The weekend after that we went to the Perfume Pagoda, which was a great trip. We caught a bus to a little village, then jumped into tiny tin boats rowed by little old ladies in cone hats (and giant plastic raincoats as it had conveniently decided to start raining just as we got off the bus), up the river for an hour to the base of a mountain. Khang, our guide, asked if we wanted to go the “adventure way or the easy way”. In what turned out to be a rather a big mistake, our instant answer was “adventure way”. The ‘adventure way’ consisted of about a billion steps, while the ‘easy way’ was the convenient new cable car. But we stuck with it, got ripped off by the water vendors who took one look at our red sweaty faces and decided to charge us double, and eventually made it to the top… only to walk back down hundreds of steps into this cool cave about the size and shape of Sydney Opera house. Took the easy way down the mountain, cable carring it over the top of the forest.

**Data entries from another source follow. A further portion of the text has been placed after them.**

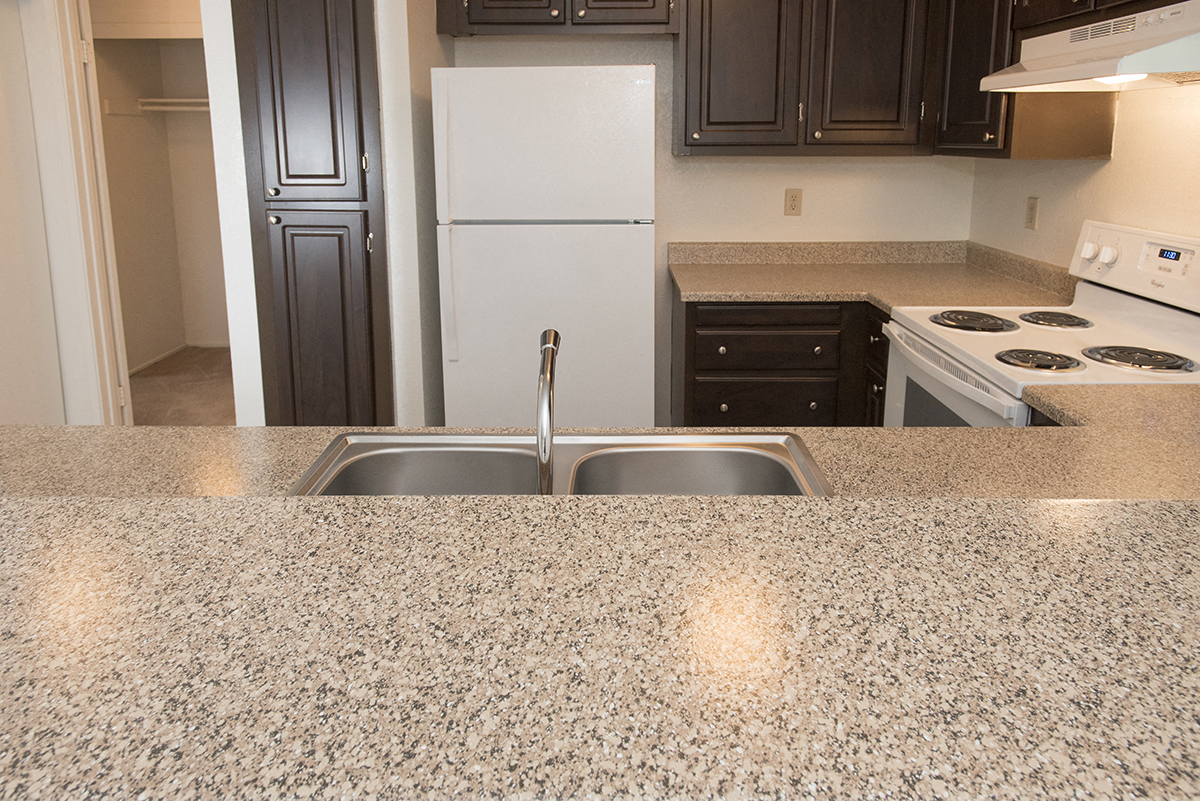 Sierra Glen Vacant Upgraded Kitchen Bar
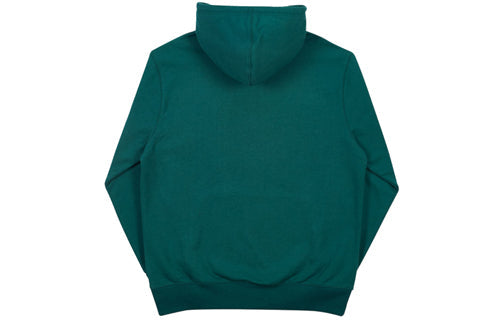 PALACE Mazin Hood Pullover Unisex Forest Green P15HD056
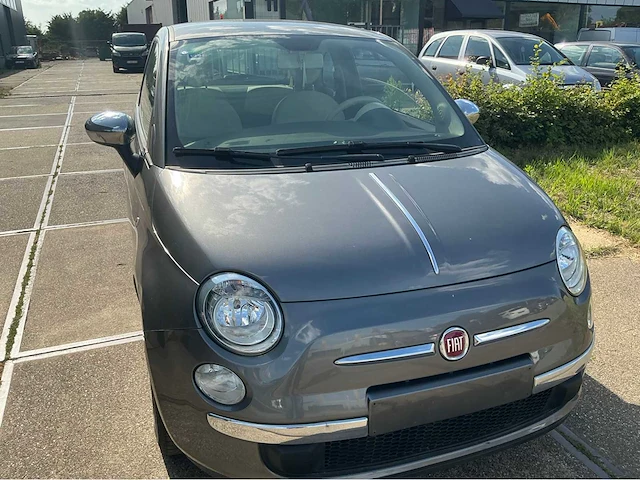 2013 fiat 500 personenauto - afbeelding 41 van  42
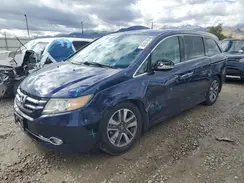 5FNRL5H94GB056145 2016 HONDA ODYSSEY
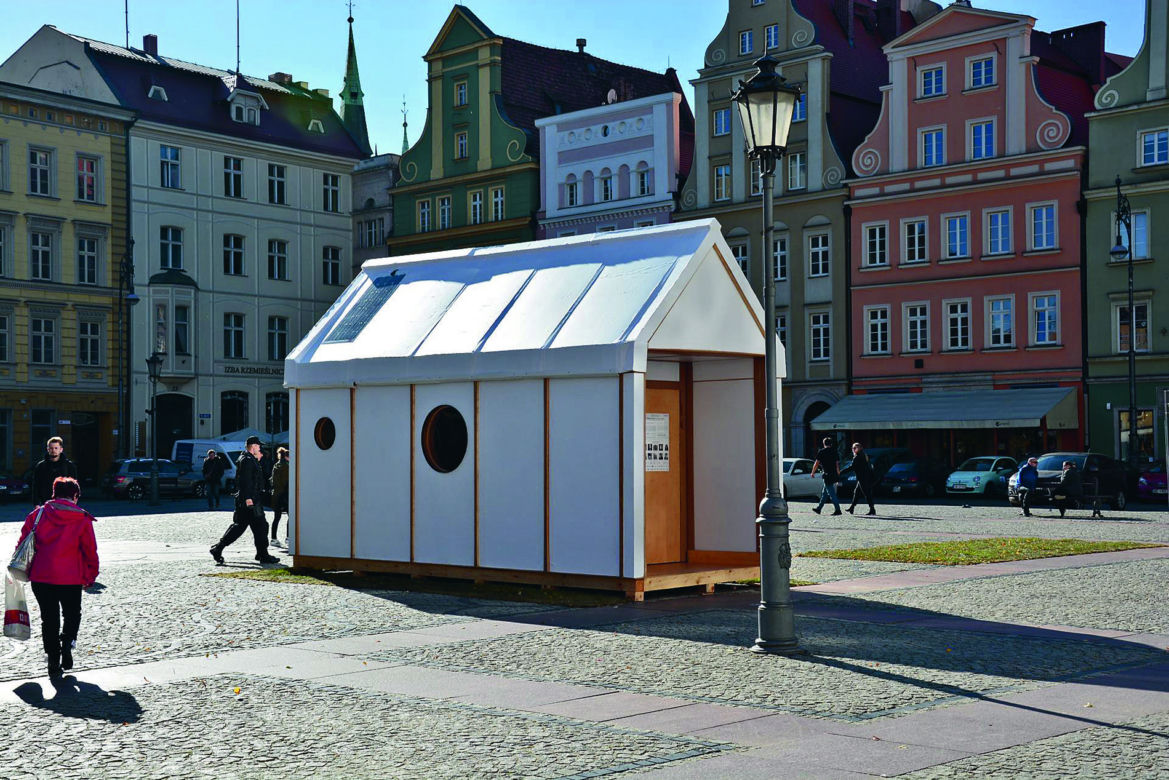 Współczesna architektura miejska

It’s a long weekend coming up soon – 2nd of September is National Day, so we are planning a trip to Ha Long Bay and Cat Ba Island and National Park. Ha Long Bay is supposed to be spectacular, so I am looking forward to it. Besides, I was set a challenge on Wednesday by the man who discovered the saola – a saola is a cool deer thingie with one horn, looks a bit like a unicorn, only discovered in 1995 – and who nearly died of malaria tracking down the 8 remaining Javanese Rhinoceros left in VN (so I was rather impressed with him already). I told Mr Xuan I liked National Parks, and he said “There are 30 in Viet Nam, by the end of your trip, I want to hear you have been to a third of those”. Challenge accepted! 1 down, 9 to go.

Thanks to everyone who has emailed or texted, it’s great hearing from you. I miss you guys, so COME VISIT!